*PROBLEM STATEMENT*
Edit the data below by replacing "in feet" with "in ft" wherever it appears, keeping every other word unchanged. Leave the pictures out of your version.

Questions about scene geometry
····················
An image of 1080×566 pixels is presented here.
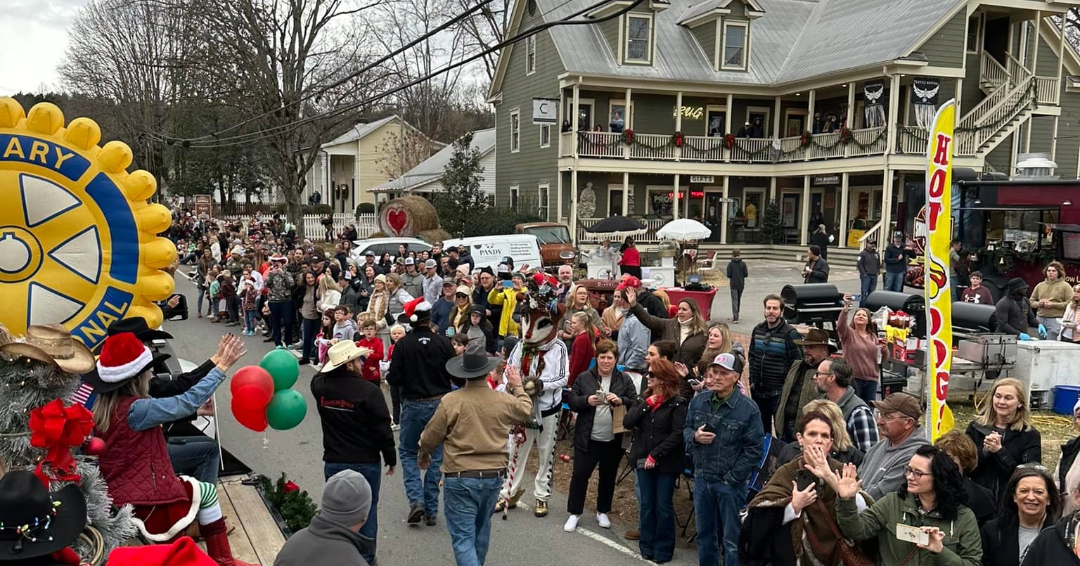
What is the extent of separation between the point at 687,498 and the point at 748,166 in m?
25.1

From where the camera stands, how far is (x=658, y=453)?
633cm

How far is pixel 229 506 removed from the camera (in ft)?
20.1

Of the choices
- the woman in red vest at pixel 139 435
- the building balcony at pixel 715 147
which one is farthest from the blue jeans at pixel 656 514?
the building balcony at pixel 715 147

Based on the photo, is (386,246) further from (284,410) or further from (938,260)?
(938,260)

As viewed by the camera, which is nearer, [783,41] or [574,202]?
[574,202]

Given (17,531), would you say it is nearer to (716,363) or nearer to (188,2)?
(716,363)

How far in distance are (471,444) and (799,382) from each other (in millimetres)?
3100

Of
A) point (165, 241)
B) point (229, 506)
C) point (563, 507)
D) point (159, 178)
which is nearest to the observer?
point (229, 506)

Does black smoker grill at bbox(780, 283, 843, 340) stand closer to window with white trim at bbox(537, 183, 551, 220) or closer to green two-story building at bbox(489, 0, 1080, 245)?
green two-story building at bbox(489, 0, 1080, 245)

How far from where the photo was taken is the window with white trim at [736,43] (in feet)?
102

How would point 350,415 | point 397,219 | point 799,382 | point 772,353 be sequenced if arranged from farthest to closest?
point 397,219, point 772,353, point 799,382, point 350,415

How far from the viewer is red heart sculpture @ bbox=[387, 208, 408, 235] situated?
1134 inches

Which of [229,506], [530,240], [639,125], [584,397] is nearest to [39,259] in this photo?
[229,506]

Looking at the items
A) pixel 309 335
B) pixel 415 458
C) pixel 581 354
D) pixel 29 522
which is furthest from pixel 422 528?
pixel 309 335
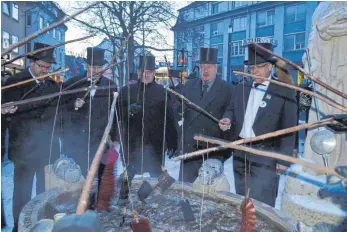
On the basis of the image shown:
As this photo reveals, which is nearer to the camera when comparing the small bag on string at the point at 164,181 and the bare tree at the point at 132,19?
the small bag on string at the point at 164,181

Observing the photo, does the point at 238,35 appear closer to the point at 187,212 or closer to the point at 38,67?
the point at 38,67

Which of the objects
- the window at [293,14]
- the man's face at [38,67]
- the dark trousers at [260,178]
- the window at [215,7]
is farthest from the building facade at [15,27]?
the dark trousers at [260,178]

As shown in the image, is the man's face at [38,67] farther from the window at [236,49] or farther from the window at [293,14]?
the window at [293,14]

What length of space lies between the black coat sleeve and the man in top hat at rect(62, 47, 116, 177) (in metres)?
2.18

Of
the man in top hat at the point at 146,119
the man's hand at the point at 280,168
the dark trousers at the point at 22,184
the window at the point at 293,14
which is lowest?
the dark trousers at the point at 22,184

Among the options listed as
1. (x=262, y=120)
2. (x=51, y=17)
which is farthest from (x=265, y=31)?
(x=51, y=17)

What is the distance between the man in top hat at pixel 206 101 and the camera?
399 cm

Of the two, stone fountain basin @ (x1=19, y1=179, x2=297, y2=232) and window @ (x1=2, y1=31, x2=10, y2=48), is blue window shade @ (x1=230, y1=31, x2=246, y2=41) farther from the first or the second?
window @ (x1=2, y1=31, x2=10, y2=48)

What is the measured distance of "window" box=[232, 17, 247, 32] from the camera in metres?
6.38

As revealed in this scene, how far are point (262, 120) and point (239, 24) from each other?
11.9 ft

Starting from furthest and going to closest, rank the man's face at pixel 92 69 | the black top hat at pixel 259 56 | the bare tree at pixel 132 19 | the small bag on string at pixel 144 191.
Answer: the bare tree at pixel 132 19, the man's face at pixel 92 69, the black top hat at pixel 259 56, the small bag on string at pixel 144 191

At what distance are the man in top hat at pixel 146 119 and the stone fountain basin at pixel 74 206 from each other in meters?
1.32

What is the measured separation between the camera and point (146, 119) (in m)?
4.56

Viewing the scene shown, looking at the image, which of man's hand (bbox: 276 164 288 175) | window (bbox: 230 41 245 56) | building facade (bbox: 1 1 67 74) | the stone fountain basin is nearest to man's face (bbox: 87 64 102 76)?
building facade (bbox: 1 1 67 74)
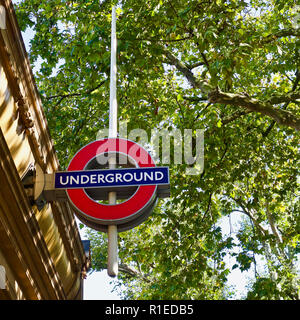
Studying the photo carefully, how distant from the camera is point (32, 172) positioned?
5934 millimetres

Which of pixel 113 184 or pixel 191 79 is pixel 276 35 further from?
pixel 113 184

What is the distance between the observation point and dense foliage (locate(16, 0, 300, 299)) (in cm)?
869

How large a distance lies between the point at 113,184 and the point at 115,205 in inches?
9.7

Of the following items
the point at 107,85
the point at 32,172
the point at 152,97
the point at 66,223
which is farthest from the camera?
the point at 152,97

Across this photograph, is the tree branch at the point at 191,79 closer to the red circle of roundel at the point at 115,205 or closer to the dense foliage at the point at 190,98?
the dense foliage at the point at 190,98

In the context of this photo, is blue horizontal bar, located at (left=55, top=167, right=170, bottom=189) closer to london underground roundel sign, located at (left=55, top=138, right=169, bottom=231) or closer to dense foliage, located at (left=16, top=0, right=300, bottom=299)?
london underground roundel sign, located at (left=55, top=138, right=169, bottom=231)

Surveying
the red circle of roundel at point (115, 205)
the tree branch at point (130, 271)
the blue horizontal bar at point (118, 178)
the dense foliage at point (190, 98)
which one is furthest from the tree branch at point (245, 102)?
the tree branch at point (130, 271)

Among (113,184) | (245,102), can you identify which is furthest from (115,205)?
(245,102)

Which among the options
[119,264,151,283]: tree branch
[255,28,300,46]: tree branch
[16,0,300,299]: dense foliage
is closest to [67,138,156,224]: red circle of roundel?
[16,0,300,299]: dense foliage

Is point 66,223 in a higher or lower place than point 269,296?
higher

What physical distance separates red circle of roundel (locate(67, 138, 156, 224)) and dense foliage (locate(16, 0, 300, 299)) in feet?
12.2

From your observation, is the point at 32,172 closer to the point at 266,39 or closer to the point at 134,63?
the point at 134,63

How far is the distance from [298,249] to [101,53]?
7959 mm
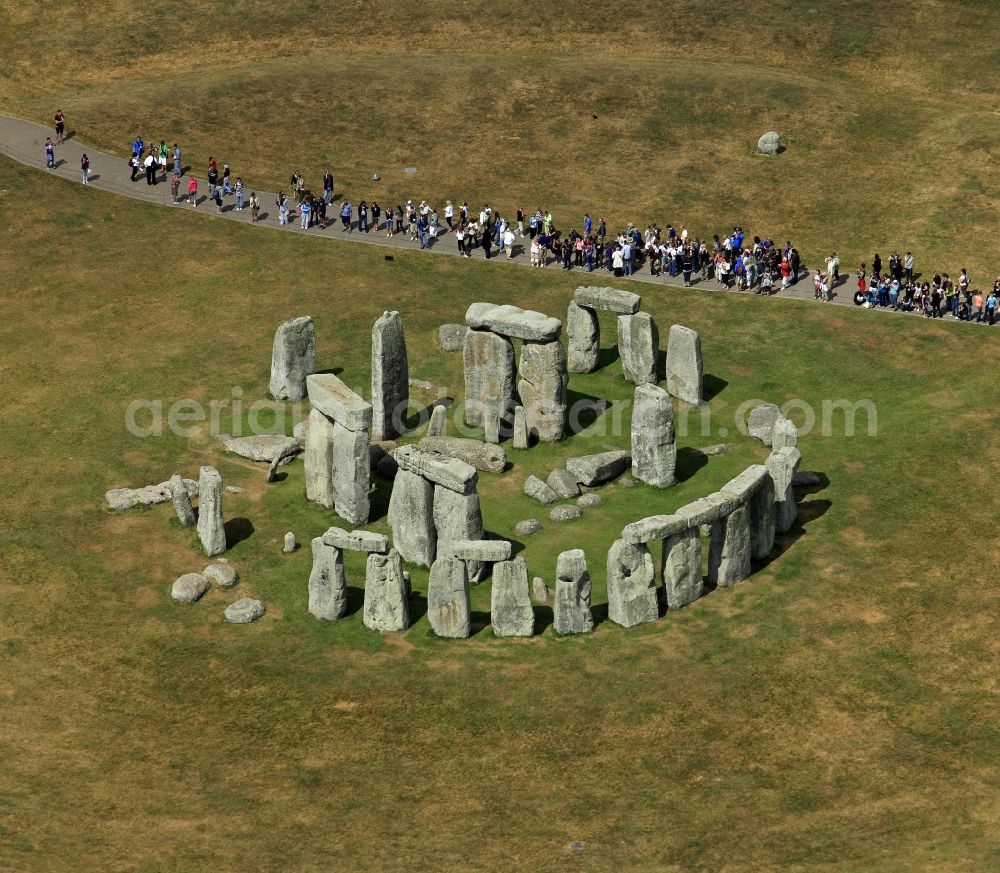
····················
*TASK RESPONSE*
An image of 1080×566 pixels is presented here.
What is the extent of separation between the point at 687,498 and the point at 748,166 in m?
25.1

From where the camera stands, how far is (x=658, y=453)?
633cm

How far is pixel 229 506 removed from the camera (in ft)?
20.1

Of the choices
- the woman in red vest at pixel 139 435
- the building balcony at pixel 715 147
which one is farthest from the blue jeans at pixel 656 514?
the building balcony at pixel 715 147

Based on the photo, is (386,246) further from (284,410) or further from (938,260)?
(938,260)

As viewed by the camera, which is nearer, [783,41] or [574,202]?
[574,202]

Given (17,531), would you say it is nearer to (716,363) or nearer to (188,2)?
(716,363)

How far in distance are (471,444) and (799,382) from each other (in millimetres)?
3100

Of
A) point (165, 241)
B) point (229, 506)
C) point (563, 507)
D) point (159, 178)
which is nearest to the observer?
point (229, 506)

Does black smoker grill at bbox(780, 283, 843, 340) stand closer to window with white trim at bbox(537, 183, 551, 220) or closer to green two-story building at bbox(489, 0, 1080, 245)?
green two-story building at bbox(489, 0, 1080, 245)

How far from where the photo was taken is the window with white trim at [736,43] (in ft)?
102

How would point 350,415 | point 397,219 | point 799,382 | point 772,353 be sequenced if arranged from farthest to closest?
point 397,219, point 772,353, point 799,382, point 350,415

How far from the viewer is red heart sculpture @ bbox=[387, 208, 408, 235] situated?
1134 inches

Which of [229,506], [530,240], [639,125], [584,397] is nearest to [39,259] in this photo?
[229,506]

Looking at the items
A) pixel 309 335
B) pixel 415 458
C) pixel 581 354
D) pixel 29 522
which is furthest from pixel 422 528?
pixel 309 335
On the basis of the image shown:
As this photo reveals, which is nearer to the camera when comparing the small bag on string at the point at 164,181 and the bare tree at the point at 132,19?
the small bag on string at the point at 164,181

Observing the photo, does the point at 238,35 appear closer to the point at 187,212 or closer to the point at 38,67?
the point at 38,67

Which of the objects
- the window at [293,14]
- the man's face at [38,67]
- the dark trousers at [260,178]
- the window at [215,7]
is farthest from the building facade at [15,27]?
the dark trousers at [260,178]

As shown in the image, is the man's face at [38,67] farther from the window at [236,49] or farther from the window at [293,14]?
the window at [293,14]

What length of space lies between the black coat sleeve and the man in top hat at rect(62, 47, 116, 177) (in metres)?
2.18

Of
the man in top hat at the point at 146,119
the man's hand at the point at 280,168
the dark trousers at the point at 22,184
the window at the point at 293,14
which is lowest?
the dark trousers at the point at 22,184

Among the options listed as
1. (x=262, y=120)
2. (x=51, y=17)
which is farthest from (x=265, y=31)?
(x=51, y=17)

What is the distance between the man in top hat at pixel 206 101 and the camera?
399 cm

Of the two, stone fountain basin @ (x1=19, y1=179, x2=297, y2=232) and window @ (x1=2, y1=31, x2=10, y2=48), is blue window shade @ (x1=230, y1=31, x2=246, y2=41) farther from the first or the second?
window @ (x1=2, y1=31, x2=10, y2=48)

What is the measured distance of "window" box=[232, 17, 247, 32] from the camera in metres?
6.38

As revealed in this scene, how far are point (262, 120) and point (239, 24) from each other?
11.9 ft

Starting from furthest and going to closest, rank the man's face at pixel 92 69 | the black top hat at pixel 259 56 | the bare tree at pixel 132 19 | the small bag on string at pixel 144 191.
Answer: the bare tree at pixel 132 19, the man's face at pixel 92 69, the black top hat at pixel 259 56, the small bag on string at pixel 144 191

At what distance are the man in top hat at pixel 146 119 and the stone fountain basin at pixel 74 206 from each other in meters?
1.32

What is the measured separation between the camera and point (146, 119) (in m)?
4.56

Viewing the scene shown, looking at the image, which of man's hand (bbox: 276 164 288 175) | window (bbox: 230 41 245 56) | building facade (bbox: 1 1 67 74) | the stone fountain basin is nearest to man's face (bbox: 87 64 102 76)?
building facade (bbox: 1 1 67 74)
Studying the photo carefully, how distant from the camera is point (32, 172) positioned?
5934 millimetres

Which of pixel 113 184 or pixel 191 79 is pixel 276 35 further from?
pixel 113 184

What is the distance between the observation point and dense foliage (locate(16, 0, 300, 299)) (in cm)?
869

How large a distance lies between the point at 113,184 and the point at 115,205 in inches?
9.7

Of the following items
the point at 107,85
the point at 32,172
the point at 152,97
the point at 66,223
which is farthest from the camera?
the point at 152,97

Across this photograph, is the tree branch at the point at 191,79 closer to the red circle of roundel at the point at 115,205 or closer to the dense foliage at the point at 190,98?
the dense foliage at the point at 190,98

In the context of this photo, is blue horizontal bar, located at (left=55, top=167, right=170, bottom=189) closer to london underground roundel sign, located at (left=55, top=138, right=169, bottom=231) or closer to dense foliage, located at (left=16, top=0, right=300, bottom=299)?
london underground roundel sign, located at (left=55, top=138, right=169, bottom=231)

Surveying
the red circle of roundel at point (115, 205)
the tree branch at point (130, 271)
the blue horizontal bar at point (118, 178)
the dense foliage at point (190, 98)
which one is furthest from the tree branch at point (245, 102)?
the tree branch at point (130, 271)

Among (113,184) | (245,102), can you identify which is furthest from (115,205)?
(245,102)

Which among the options
[119,264,151,283]: tree branch
[255,28,300,46]: tree branch
[16,0,300,299]: dense foliage
is closest to [67,138,156,224]: red circle of roundel?
[16,0,300,299]: dense foliage

Is point 66,223 in a higher or lower place than point 269,296?
higher

What physical distance separates red circle of roundel (locate(67, 138, 156, 224)) and dense foliage (locate(16, 0, 300, 299)) in ft?
12.2

From your observation, is the point at 32,172 closer to the point at 266,39 or closer to the point at 134,63?
the point at 134,63

How far is the distance from [298,249] to [101,53]?
7959 mm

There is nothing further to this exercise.